第5章 ・魔王顕現
「お、おお……あれは……!!」
オセの視線の先に、仁王立ちをした男の姿があった。
人間の姿は保ったまま。
その左腕は武装色の覇気を纏った時の様に肘の辺り迄、そしてその右半身……右腕から背中、首筋、胸、そして顔は右目の周りから顎に掛けて、黒紫色に染まっていた。
黒紫色に変色したその肌は、結晶化してキラキラと輝き、変異していない肌との境目は、燃え上がる黒い炎か、得体の知れない生物の触手の様に枝分かれしている。

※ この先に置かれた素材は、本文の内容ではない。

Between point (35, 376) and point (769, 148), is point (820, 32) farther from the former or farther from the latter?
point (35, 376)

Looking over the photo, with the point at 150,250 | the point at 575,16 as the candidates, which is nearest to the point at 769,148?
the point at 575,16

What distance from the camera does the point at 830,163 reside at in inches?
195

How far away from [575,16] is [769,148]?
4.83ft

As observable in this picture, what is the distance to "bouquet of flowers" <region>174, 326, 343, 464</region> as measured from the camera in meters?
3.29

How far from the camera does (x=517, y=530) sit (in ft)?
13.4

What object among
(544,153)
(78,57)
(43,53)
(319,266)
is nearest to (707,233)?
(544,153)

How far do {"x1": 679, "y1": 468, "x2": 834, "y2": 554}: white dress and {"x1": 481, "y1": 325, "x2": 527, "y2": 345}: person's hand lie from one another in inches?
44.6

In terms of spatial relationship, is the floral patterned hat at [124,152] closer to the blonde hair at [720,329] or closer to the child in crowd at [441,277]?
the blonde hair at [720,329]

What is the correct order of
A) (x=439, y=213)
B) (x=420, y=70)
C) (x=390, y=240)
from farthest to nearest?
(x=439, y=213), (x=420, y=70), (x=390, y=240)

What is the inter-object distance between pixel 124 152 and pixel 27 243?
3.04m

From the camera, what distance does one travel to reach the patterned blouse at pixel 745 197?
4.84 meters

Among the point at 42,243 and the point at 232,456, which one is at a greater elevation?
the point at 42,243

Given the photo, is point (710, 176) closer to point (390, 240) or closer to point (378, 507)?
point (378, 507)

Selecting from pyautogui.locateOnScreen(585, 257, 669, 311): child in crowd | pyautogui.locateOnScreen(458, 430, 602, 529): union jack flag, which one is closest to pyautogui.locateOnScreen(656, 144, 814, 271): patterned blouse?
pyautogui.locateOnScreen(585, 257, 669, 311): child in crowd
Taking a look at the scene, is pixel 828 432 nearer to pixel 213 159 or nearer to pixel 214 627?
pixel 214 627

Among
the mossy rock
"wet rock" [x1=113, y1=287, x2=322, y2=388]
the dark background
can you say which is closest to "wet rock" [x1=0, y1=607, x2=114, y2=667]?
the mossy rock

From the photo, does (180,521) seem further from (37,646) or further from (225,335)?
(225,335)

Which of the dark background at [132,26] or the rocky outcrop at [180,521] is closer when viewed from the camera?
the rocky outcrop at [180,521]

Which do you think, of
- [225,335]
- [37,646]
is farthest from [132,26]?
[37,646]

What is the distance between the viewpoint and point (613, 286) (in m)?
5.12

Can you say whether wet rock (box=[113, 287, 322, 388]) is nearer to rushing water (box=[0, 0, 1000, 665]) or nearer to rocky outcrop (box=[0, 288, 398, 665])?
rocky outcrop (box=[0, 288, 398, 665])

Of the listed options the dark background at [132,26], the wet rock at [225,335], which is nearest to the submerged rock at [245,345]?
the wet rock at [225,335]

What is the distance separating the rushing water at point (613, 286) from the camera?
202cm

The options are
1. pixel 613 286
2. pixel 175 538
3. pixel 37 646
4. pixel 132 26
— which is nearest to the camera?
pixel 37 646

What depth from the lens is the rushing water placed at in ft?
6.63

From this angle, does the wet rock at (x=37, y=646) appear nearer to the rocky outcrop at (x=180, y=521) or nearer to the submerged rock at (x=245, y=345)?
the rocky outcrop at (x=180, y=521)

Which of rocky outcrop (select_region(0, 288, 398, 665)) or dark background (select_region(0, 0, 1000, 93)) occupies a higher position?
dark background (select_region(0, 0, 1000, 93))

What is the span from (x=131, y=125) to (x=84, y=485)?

彼の右目は鈍い銀色の光をっており、その瞳孔は完全に開いてしまっていた。
一体何処を見ているのか、視点は定まっていない様である。
先日のレギオンとの戦いで見せた姿よりも、はっきりとした変異。
この悍ましい姿こそ、魔王……ロロノア・ゾロの、真の姿であった。
狂気に満ちたその瞳には、オセの姿がはっきりと映っている。
ゾロは、オセと視線が合うと、白い歯を見せて、ニヤリと笑った。
その銀色に鈍く輝く右の瞳は、完全に正気を失っている。
彼の体全体を包み込む様に、不気味な黒紫色のオーラが、ゆらゆらと漂っていた。
オセの背筋に、悪寒が走る。
ゾロの呼吸が、荒い。
明らかに、先程迄のゾロではない。
何時斬り掛かって来ても、おかしくない状況であった。
それでもオセは冷静さを保ち、ゾロと対峙する。
その時彼の背後から、オセに話し掛ける者が現れた。
「……ふむ……肩で息をしている……かなりの興奮状態、極限状態に入っている様だね」
「お、おお……閣下……来ておられましたか」
一瞬緊張の糸が切れ、振り返ったオセの目に飛び込んで来たのは、大魔王ルシファーの姿であった。
何時もの様に少年の姿をしたルシファーは、お気に入りの帽子を被り直すと、変異したゾロに視線を移し、彼の様子を伺った。
「散歩の途中でね。ついでと言っては何だが……見に来たんだ。そうか、やはり、あの方法で変異させたんだね」
「はっ……閣下のご判断通り、覇気と魔力のバランスを取るには、まだまだ時間が掛かるかと……そこで閣下が仰られた手段で、変異させた次第であります」
ルシファーは、頭を下げつつ報告するオセに近付くと、その肩をポン、と一つ叩いて労った。
そして、仁王立ちする彼の力を見定める。